» **WHAT IS NEEDED**: From the passage on the County of Butte review, return the part starting with "On December 11, 2019, the" and going on through "hydroelectric dam project?", copied word for word.

» **PASSAGE PROVIDED**:

On December 11, 2019, the California Supreme Court by a 7-0 vote granted the petition for review of Butte and Plumas Counties and the Plumas County Flood Control and Water Conservation District in County of Butte v. Department of Water Resources (State Water Contractors), Case No. S258574 (formerly published at (3d Dist. 2019) 39 Cal.App.5th 708).  The order granting review, which also directed that the Third District’s opinion be depublished at the request of defendant and respondent Department of Water Resources (which interestingly filed no answer to the petition for review), specified the following two issues for briefing:

“1. To what extent does the Federal Power Act preempt application of the California Environmental Quality Act when the state is acting on its own behalf, and exercising its discretion, in deciding to pursue licensing for a hydroelectric dam project?

2. Does the Federal Power Act preempt state court challenges to an environmental impact report prepared under the California Environmental Quality Act to comply with the federal water quality certification under section 401 of the federal Clean Water Act?”

The Third District’s underlying opinion was its second in the case; both of its opinions concluded that California state courts lacked jurisdiction over plaintiffs’ CEQA challenges to the state project’s environmental review due to federal law preemption, and that plaintiffs had failed to pursue and exhaust their available federal remedies before the Federal Energy Regulatory Commission (FERC).  After the first opinion was published in late 2018 at 30 Cal.App.5th 630 (see my December 26, 2018 post on that decision here), the Supreme Court granted and transferred the cause back to the Third District for reconsideration in light of its opinion in Friends of Eel River v. North Coast Railroad Authority (2017) 3 Cal.5th 677.  In Friends of Eel River (my July 31, 2017 post on which can be found here), the Supreme Court held that another federal law – the Interstate Commerce Commission Termination Act of 1995 (“ICCTA”) – does not preempt CEQA’s application to a railroad project undertaken by a state public entity on a rail line also owned by that state entity; it reasoned that even though a state’s imposition of environmental regulations like CEQA on a privately owned railroad would be preempted if they prevented or delayed the project’s operation, as applied to a subdivision of the sovereign state the CEQA process constituted “self governance” rather than federally preempted “regulation.”  (On the complexities created by that California Supreme Court decision, see my May 4, 2018 post, “When “Tigers Eat Their Young” – Federal Preemption of CEQA In Context of Railroad Projects Will Continue To Present Complex Issues Following U.S. Supreme Court’s Denial of Certiorari In Friends of Eel River Case.”)

Rows from a data collection

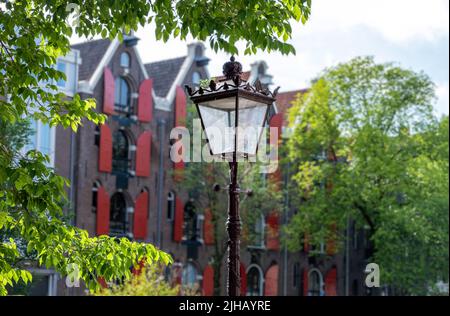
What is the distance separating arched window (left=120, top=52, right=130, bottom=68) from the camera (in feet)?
134

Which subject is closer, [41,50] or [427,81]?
[41,50]

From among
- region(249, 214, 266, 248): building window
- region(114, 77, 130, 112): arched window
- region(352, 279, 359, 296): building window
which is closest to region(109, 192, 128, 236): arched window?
region(114, 77, 130, 112): arched window

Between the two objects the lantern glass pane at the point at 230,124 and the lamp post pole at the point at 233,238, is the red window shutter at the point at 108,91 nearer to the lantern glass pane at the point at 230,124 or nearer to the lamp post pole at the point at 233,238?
the lantern glass pane at the point at 230,124

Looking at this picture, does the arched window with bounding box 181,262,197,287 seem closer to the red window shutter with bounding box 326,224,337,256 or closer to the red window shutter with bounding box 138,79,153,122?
the red window shutter with bounding box 326,224,337,256

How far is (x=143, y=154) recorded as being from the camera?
1633 inches

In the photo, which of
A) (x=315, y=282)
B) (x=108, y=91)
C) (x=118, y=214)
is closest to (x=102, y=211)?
(x=118, y=214)

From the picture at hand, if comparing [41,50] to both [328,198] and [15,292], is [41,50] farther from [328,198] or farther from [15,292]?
[328,198]

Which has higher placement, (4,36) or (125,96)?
(125,96)

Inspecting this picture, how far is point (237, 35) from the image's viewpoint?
9977mm

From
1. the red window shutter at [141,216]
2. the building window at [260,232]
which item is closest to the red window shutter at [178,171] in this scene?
the red window shutter at [141,216]

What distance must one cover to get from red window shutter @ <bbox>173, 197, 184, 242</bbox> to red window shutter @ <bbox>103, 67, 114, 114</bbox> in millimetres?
5892
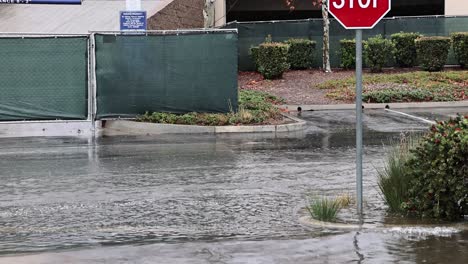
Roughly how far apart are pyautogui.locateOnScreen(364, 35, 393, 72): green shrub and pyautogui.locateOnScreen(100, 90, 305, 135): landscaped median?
1000 cm

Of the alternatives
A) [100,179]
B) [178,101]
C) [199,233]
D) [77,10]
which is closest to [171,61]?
[178,101]

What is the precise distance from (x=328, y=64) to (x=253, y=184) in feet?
60.2

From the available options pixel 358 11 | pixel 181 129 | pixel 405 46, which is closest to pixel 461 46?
pixel 405 46

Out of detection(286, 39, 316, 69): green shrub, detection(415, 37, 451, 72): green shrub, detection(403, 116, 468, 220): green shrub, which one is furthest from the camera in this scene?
detection(286, 39, 316, 69): green shrub

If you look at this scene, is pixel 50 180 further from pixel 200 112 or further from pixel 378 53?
Result: pixel 378 53

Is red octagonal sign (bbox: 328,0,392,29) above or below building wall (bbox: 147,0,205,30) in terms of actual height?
below

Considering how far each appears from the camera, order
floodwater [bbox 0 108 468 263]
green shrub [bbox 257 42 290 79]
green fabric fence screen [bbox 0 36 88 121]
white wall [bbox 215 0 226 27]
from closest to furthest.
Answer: floodwater [bbox 0 108 468 263], green fabric fence screen [bbox 0 36 88 121], green shrub [bbox 257 42 290 79], white wall [bbox 215 0 226 27]

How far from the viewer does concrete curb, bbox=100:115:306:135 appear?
704 inches

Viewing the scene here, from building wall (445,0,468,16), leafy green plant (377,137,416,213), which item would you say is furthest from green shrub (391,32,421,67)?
leafy green plant (377,137,416,213)

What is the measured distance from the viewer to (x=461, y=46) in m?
28.1

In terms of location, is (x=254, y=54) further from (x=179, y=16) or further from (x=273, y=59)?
(x=179, y=16)

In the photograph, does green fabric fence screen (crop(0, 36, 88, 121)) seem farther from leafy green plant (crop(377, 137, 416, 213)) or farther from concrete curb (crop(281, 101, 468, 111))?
leafy green plant (crop(377, 137, 416, 213))

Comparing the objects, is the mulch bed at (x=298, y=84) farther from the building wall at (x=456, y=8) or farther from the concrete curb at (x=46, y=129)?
the concrete curb at (x=46, y=129)

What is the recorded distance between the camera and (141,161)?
45.5 feet
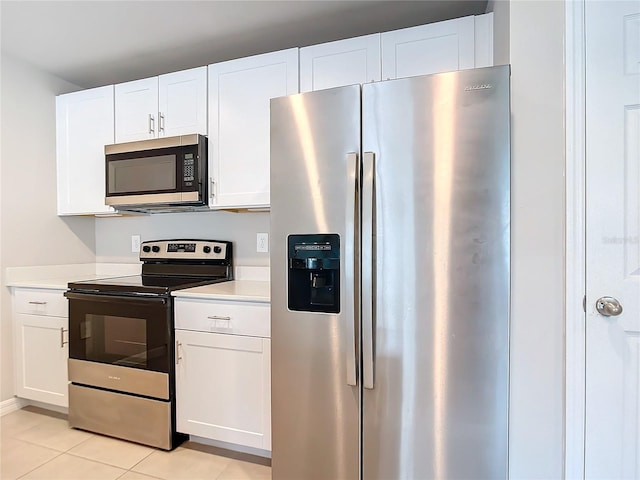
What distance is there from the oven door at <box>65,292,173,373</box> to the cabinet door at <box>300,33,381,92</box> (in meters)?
1.44

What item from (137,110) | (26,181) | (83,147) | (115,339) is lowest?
(115,339)

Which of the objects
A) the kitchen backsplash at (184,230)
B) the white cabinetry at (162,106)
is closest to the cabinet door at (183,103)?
the white cabinetry at (162,106)

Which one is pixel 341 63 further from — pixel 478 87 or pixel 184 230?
pixel 184 230

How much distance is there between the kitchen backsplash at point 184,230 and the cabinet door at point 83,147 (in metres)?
0.33

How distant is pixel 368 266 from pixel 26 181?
2.56 metres

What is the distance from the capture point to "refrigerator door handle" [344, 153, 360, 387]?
1337mm

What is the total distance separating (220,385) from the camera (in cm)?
194

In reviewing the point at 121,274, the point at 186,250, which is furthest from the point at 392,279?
the point at 121,274

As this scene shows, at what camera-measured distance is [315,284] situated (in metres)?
1.45

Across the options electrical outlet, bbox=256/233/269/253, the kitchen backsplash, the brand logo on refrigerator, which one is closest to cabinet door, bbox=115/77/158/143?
the kitchen backsplash

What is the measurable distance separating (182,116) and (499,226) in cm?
199

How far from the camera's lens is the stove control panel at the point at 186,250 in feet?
8.39
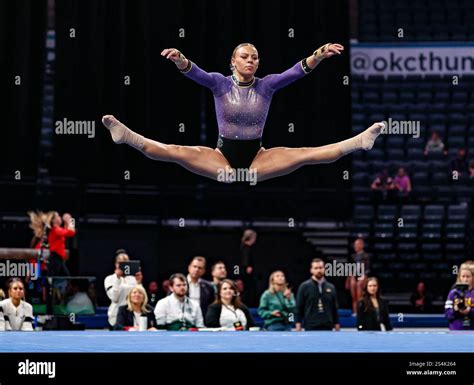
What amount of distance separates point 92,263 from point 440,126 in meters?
7.15

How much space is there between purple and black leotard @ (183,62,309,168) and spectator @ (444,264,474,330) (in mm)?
2654

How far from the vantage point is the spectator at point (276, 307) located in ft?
32.0

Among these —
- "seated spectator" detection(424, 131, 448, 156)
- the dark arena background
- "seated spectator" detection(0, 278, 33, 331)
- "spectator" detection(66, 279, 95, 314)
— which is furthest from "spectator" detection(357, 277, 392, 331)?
"seated spectator" detection(424, 131, 448, 156)

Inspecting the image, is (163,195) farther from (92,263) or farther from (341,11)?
(341,11)

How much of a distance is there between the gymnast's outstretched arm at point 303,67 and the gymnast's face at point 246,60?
17 cm

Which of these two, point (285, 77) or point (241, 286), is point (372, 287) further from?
point (241, 286)

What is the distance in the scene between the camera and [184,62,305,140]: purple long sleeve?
7449 mm

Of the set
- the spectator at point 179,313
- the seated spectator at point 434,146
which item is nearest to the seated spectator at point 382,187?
the seated spectator at point 434,146

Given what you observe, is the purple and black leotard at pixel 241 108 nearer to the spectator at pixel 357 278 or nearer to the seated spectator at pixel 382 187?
the spectator at pixel 357 278

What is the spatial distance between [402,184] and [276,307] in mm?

» **RESULT OF THE EXERCISE**:
On December 11, 2019, the California Supreme Court by a 7-0 vote granted the petition for review of Butte and Plumas Counties and the Plumas County Flood Control and Water Conservation District in County of Butte v. Department of Water Resources (State Water Contractors), Case No. S258574 (formerly published at (3d Dist. 2019) 39 Cal.App.5th 708).  The order granting review, which also directed that the Third District’s opinion be depublished at the request of defendant and respondent Department of Water Resources (which interestingly filed no answer to the petition for review), specified the following two issues for briefing:

“1. To what extent does the Federal Power Act preempt application of the California Environmental Quality Act when the state is acting on its own behalf, and exercising its discretion, in deciding to pursue licensing for a hydroelectric dam project?